## INPUT DATA

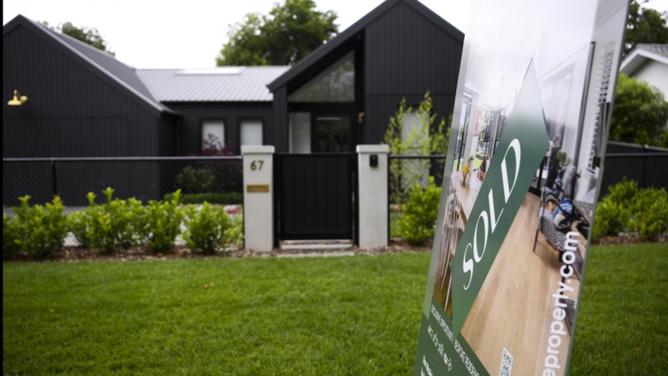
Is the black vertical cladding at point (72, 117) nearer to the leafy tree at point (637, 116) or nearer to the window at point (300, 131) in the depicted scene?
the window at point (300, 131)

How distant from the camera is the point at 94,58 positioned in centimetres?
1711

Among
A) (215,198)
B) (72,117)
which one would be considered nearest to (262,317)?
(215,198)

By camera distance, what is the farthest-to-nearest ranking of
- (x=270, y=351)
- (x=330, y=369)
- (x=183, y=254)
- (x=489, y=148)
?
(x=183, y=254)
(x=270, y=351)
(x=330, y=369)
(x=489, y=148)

## AIM OF THE TASK
Lay out every line of the items above as a numbered list, leaving out blank lines and the pictures.

## RESULT
1. Is the black vertical cladding at point (72, 117) nearer to the leafy tree at point (637, 116) or nearer to the window at point (300, 131) in the depicted scene?
2. the window at point (300, 131)
3. How distant from the camera is the point at 94,58 positioned in centimetres?
4. 1711
5. Among
6. A) (215,198)
7. B) (72,117)
8. which one would be considered nearest to (262,317)?
9. (215,198)
10. By camera distance, what is the farthest-to-nearest ranking of
11. - (x=270, y=351)
12. - (x=330, y=369)
13. - (x=183, y=254)
14. - (x=489, y=148)
15. ?
16. (x=183, y=254)
17. (x=270, y=351)
18. (x=330, y=369)
19. (x=489, y=148)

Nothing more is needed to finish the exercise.